According to SMUD, Hot Italian is 26 percent more energy efficient than most buildings its size. The 6,000-square-foot restaurant located on 16th and Q streets will have its two-year anniversary in February.

Blended into its contemporary architecture and ambience are plenty of green features. Here are some of the highlights.

E-glass. From the outside, Hot Italian looks like a big limousine. The perimeter of the storefront consists of a dark tinted glass, called e-glass. The technology of the glass keeps the space cool by reflecting the sun, and it also keeps heat in during the winter months.

Lighting. The windows surrounding the space allow for plenty of natural sunlight, but the 17 Solatubes and LED track lighting do the rest of the work. Solatubes are skylights on steroids, with a design that brings natural light into the restaurant’s interior through rooftop domes that collect sunlight and redirect it through tubing technology.

Reclaimed materials. Most of the tables, counters and even display cases at Hot Italian are made from recycled materials. The gelato/espresso bar stools are composed of old bicycles. A large, circular “Prosecco table” was made out of reclaimed wood. Even recycled cans hang above the espresso-bar area.

The Earth tub. Out on the back patio sits an enclosed composting “tub” that is truly state-of-the-art. About the size of a hot tub, it’s also a hub for the Green Restaurants Alliance of Sacramento and other Midtown restaurants to bring kitchen scraps, which create compost for community gardens and area farms.

One Big Ass Fan. “A Big Ass Fan, that’s what it’s called,” Lepore said. And yes, she’s serious. The massive silver fan that she picked up off the Internet is 12 feet wide and looks futuristic, fitting of the restaurant’s décor while saving energy by circulating air throughout the space.

Alternative transportation. Several ultramodern pods rest out front of Hot Italian. These “Cyclepods” provide bike parking for up to 32 bicycles, 1,000 percent more than the LEED requirements. Bikes are secured vertically, making use of every space on each of the three pods. Additionally, a black-and-white map of Midtown takes up one of the walls inside Hot Italian, showing all the various methods of alternative travel.

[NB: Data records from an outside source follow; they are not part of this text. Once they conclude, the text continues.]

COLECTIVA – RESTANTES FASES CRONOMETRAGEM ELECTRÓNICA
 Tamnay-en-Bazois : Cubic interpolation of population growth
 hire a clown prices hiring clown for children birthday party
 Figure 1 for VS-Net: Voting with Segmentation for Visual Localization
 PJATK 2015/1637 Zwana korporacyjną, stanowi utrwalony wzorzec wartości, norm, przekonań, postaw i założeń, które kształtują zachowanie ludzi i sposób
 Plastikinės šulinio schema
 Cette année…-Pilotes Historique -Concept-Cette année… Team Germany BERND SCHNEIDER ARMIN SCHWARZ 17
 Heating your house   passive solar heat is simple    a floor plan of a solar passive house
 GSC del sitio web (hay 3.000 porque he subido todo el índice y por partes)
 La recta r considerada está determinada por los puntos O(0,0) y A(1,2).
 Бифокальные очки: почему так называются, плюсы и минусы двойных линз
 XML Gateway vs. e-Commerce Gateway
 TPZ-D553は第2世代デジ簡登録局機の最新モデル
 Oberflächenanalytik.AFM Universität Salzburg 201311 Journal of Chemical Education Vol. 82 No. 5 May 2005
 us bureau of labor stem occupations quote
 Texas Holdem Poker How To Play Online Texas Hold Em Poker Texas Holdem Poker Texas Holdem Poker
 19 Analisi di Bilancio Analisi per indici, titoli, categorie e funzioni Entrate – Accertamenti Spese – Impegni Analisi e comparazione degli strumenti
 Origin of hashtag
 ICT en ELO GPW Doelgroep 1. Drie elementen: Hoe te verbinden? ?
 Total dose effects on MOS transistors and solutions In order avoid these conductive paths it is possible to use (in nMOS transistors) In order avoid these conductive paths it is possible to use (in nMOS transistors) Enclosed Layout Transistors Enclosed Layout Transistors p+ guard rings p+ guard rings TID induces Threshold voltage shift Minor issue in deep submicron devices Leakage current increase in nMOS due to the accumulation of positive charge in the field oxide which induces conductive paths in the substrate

More green features include air quality through no-VOC (volatile organic compound) paints, Energy Star equipment and water efficiency (be sure check out the strange-looking waterless urinals and the Jetsons-like hand dryers).

“We really wanted to do it the right way,” Lepore said. “We knew this building was going to take a lot of work to get it up to code. We figured if we’ve got that much work to do, we might as well do it the right way.”